Personal information
- Full name: William Francis
- Born: 21 March 1856 Little Waltham, Essex, England
- Died: 28 April 1917 (aged 61) Forest Gate, Essex, England
- Batting: Right-handed

Domestic team information
- 1877–1879: Sussex

Career statistics
| Competition | First-class |
| Matches | 9 |
| Runs scored | 83 |
| Batting average | 6.91 |
| 100s/50s | –/– |
| Top score | 17 |
| Balls bowled | – |
| Wickets | – |
| Bowling average | – |
| 5 wickets in innings | – |
| 10 wickets in match | – |
| Best bowling | – |
| Catches/stumpings | 5/– |
- Source: Cricinfo, 30 September 2012

= William Francis (cricketer) =

English cricketer

William Francis (21 March 1856 – 28 April 1917) was an English cricketer.

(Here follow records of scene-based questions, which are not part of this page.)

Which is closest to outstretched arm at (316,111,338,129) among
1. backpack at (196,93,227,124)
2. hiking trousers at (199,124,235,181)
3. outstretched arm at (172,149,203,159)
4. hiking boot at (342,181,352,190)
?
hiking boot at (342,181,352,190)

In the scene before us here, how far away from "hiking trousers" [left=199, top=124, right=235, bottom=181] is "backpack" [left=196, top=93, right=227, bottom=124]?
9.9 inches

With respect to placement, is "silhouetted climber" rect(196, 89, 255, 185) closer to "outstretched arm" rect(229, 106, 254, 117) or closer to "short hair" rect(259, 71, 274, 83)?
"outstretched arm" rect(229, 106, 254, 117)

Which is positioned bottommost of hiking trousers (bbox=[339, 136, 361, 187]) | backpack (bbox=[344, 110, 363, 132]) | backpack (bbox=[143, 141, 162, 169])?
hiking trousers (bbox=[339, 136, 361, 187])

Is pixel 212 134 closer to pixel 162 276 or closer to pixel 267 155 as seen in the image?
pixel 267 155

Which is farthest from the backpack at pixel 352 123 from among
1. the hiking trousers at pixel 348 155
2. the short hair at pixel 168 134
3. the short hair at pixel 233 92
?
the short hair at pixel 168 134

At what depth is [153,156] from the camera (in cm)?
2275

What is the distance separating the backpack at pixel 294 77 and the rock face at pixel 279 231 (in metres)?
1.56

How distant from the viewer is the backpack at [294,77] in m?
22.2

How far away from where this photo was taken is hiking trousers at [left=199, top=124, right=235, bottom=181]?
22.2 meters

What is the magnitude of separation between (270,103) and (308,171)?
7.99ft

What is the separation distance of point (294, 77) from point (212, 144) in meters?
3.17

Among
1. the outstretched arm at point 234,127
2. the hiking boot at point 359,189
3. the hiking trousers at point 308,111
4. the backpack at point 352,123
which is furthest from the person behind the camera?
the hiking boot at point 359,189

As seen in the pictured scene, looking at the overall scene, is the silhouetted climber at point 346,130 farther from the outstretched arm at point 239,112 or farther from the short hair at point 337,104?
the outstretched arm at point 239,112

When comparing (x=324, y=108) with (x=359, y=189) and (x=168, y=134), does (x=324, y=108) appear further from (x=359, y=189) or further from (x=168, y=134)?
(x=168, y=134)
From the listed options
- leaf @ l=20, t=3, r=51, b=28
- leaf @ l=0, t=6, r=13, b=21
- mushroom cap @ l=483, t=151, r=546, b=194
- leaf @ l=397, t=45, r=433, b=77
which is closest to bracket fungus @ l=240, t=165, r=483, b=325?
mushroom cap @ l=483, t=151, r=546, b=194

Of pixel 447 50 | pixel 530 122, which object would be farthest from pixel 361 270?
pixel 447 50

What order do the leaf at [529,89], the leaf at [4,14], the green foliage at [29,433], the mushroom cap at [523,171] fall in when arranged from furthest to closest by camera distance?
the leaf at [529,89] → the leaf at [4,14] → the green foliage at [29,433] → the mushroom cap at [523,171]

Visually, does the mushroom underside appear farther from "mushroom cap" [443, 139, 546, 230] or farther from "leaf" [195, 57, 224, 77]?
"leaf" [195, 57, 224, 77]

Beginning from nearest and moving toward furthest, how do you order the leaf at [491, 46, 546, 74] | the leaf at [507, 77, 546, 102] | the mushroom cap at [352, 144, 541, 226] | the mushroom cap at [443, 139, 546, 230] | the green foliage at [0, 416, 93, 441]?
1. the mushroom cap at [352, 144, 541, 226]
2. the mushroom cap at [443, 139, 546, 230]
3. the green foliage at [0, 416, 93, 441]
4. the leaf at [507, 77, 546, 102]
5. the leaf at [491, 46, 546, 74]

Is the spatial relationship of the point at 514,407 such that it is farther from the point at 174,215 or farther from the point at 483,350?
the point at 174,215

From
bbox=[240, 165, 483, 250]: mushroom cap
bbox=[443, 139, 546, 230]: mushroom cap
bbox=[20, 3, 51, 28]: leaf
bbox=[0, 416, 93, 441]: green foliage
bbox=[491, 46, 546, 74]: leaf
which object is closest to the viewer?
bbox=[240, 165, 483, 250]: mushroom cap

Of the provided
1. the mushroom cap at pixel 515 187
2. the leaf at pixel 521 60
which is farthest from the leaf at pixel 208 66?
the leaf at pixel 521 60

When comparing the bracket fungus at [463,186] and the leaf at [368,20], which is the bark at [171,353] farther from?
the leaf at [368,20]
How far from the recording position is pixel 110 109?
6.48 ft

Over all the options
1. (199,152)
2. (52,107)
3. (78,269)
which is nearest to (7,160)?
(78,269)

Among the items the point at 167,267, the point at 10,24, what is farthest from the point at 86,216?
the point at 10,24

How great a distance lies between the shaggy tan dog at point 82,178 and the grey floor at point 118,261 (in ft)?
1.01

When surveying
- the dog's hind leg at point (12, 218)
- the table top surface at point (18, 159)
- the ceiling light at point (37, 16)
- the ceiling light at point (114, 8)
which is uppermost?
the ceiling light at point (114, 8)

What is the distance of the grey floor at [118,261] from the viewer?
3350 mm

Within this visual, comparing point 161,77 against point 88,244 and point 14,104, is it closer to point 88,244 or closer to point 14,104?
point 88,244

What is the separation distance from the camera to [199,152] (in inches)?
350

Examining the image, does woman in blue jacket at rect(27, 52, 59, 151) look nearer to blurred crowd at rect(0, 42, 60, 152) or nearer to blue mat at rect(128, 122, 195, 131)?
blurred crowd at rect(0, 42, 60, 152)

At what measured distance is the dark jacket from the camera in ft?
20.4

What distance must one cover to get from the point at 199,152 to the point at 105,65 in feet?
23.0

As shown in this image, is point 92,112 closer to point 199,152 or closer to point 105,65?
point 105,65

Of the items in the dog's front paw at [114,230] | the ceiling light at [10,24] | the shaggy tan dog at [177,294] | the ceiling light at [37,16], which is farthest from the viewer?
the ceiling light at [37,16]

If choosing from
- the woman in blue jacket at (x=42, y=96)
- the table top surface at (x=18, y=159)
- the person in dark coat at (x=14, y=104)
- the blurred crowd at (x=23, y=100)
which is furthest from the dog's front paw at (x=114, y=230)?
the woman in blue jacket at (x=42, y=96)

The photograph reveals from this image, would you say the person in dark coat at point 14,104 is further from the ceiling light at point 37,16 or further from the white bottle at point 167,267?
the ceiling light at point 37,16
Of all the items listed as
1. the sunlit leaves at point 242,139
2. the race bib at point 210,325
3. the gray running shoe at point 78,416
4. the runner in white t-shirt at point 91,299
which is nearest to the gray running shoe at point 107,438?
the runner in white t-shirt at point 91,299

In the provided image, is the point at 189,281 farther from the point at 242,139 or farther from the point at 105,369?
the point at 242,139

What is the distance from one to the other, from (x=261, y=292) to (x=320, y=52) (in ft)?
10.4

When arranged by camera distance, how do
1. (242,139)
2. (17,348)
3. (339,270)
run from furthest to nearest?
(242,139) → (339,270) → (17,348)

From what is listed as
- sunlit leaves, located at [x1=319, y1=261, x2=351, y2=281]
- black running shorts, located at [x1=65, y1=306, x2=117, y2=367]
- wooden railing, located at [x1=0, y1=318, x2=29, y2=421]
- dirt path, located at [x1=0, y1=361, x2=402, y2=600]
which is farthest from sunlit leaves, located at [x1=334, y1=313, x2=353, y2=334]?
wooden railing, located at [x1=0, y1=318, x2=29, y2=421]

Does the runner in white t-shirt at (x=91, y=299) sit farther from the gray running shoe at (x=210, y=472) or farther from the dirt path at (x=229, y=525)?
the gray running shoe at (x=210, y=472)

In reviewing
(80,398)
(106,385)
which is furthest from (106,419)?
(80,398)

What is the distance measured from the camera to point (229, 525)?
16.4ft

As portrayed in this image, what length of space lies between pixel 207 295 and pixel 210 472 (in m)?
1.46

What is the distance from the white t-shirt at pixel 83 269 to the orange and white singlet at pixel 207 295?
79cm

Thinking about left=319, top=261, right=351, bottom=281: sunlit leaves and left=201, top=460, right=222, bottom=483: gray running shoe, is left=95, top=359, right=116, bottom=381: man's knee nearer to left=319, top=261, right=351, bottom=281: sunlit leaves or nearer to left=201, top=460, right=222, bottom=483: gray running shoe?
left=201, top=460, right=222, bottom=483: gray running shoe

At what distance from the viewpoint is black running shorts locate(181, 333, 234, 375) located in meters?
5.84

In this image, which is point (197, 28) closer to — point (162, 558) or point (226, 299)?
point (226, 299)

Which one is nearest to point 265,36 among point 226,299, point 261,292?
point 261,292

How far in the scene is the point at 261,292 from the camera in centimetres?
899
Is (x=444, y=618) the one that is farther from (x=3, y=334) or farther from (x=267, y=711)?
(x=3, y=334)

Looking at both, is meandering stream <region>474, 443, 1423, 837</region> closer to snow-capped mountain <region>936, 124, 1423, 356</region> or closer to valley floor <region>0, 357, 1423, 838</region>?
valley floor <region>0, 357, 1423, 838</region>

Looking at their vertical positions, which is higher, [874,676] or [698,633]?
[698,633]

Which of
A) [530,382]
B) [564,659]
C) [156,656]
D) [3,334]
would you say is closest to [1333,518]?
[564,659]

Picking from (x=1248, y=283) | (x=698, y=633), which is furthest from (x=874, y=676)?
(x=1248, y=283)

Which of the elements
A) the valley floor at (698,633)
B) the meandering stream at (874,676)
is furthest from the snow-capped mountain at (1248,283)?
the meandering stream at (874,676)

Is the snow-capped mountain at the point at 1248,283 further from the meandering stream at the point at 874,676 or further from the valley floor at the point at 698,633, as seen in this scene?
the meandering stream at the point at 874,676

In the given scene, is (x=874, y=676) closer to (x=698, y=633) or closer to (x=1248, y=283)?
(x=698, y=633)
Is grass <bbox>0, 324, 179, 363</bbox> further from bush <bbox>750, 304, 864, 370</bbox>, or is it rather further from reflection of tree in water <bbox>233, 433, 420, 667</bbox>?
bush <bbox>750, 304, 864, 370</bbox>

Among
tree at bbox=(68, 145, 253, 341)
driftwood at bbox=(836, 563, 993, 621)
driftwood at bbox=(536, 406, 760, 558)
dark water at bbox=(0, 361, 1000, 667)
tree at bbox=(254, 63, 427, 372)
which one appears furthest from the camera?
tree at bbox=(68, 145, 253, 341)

Francis was a right-handed batsman. He was born at Little Waltham, Essex.

Francis made his first-class debut for Sussex against Lancashire in 1877 at the Old Trafford. He made eight further first-class appearances for Sussex, the last of which came against the Marylebone Cricket Club at Lord's in 1879. In his nine first-class appearances, he scored a total of 83 runs at an average of 6.91, with a high score of 17.

He died at Forest Gate, Essex, on 28 April 1917.